Last year, the Cyberspace Administration of China introduced new rules for data transferred abroad, requiring it to be assessed by the agency for its “degree of sensitivity” and potential risks to “national security”.

Since March, China National Knowledge Infrastructure, or CNKI, a company that distributes Chinese research papers, dissertations and statistics to foreign universities and other users abroad, severely restricted access to them. CNKI cited the need to suspend such services while figuring out how to enforce the data export rules introduced last year.

Since a Communist Party Congress in October, Mr. Xi has pushed forward a cohort of security officials who seem eager to continue this push for tighter controls.

“Along with profound changes in the international and domestic environment, the scope of national security is constantly expanding,” Chen Yixin, the minister of state security, wrote in an article for the party newspaper. main ideological magazine last month.

US Ambassador to China R. Nicholas Burns criticized the espionage law on Tuesday.

“This is a law that could potentially make illegal in China the kind of everyday activities that a company should do to seek due diligence before agreeing to a major investment deal,” he said.

It seems that European companies have not caught the attention of China’s security establishment, as Europe’s national leaders have generally taken a more accommodating stance towards China than the Biden administration. But European companies also say it is critical to maintain public access to information about markets and companies.

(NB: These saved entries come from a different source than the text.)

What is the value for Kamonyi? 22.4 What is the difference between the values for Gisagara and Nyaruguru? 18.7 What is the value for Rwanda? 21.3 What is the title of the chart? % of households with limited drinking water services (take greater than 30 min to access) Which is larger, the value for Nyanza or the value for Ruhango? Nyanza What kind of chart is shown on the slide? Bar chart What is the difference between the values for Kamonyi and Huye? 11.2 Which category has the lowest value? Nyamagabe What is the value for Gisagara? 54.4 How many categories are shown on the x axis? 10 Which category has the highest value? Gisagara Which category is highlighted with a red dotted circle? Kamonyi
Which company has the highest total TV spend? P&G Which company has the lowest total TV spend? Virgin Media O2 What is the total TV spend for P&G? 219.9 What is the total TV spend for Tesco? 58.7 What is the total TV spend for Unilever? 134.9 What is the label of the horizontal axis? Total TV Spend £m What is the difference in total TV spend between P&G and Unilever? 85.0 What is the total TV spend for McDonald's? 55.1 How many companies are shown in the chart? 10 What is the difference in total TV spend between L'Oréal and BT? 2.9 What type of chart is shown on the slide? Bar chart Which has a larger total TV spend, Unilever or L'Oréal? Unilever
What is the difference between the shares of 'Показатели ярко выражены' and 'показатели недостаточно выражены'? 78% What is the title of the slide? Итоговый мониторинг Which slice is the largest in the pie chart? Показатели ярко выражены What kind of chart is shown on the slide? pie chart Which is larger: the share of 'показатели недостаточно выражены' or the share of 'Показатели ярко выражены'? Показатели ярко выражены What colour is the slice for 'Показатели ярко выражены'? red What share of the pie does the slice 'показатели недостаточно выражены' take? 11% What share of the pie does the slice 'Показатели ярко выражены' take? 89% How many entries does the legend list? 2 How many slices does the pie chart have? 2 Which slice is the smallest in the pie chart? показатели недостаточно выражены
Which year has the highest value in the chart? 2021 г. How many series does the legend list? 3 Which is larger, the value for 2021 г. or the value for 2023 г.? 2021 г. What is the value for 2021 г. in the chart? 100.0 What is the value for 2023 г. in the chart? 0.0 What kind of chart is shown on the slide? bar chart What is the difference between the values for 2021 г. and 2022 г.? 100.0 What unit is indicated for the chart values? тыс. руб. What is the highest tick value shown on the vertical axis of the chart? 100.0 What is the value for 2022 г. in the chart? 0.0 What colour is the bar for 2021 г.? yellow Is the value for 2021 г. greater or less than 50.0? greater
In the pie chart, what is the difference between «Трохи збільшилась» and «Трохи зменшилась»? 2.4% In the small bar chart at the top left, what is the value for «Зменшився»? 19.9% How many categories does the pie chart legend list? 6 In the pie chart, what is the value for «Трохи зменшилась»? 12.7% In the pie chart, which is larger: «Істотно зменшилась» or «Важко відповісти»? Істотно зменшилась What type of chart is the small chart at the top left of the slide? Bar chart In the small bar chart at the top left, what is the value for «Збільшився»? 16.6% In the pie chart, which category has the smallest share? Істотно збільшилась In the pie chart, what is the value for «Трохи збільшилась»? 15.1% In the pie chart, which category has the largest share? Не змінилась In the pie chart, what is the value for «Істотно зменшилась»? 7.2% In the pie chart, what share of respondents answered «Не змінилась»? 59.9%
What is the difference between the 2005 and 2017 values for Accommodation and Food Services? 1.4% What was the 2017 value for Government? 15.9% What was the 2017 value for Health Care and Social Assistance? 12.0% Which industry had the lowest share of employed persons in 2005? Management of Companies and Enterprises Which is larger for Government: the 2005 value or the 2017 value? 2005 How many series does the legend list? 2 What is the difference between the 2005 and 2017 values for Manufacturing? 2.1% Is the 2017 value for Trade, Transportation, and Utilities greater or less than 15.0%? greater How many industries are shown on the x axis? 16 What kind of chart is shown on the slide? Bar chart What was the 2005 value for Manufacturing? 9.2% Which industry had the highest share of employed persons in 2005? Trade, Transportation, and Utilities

“There is a great need for clarification on what information is sensitive and what is not,” said Joerg Wuttke, president of the European Union Chamber of Commerce in China.

Dan Harris, a Seattle-based attorney who works with foreign companies in China, said he had heard in the past week of at least two U.S. companies looking to leave the country after seeing signs that the Chinese Communist Party was taking over the recent check.

“The message is, ‘We don’t care that much about the economy. What matters to us is keeping you in line,” Mr Harris said. “‘And if you don’t do what we want you to do, we’ll come after you.'”

Ana Swanson and Edward Wong contributed reporting.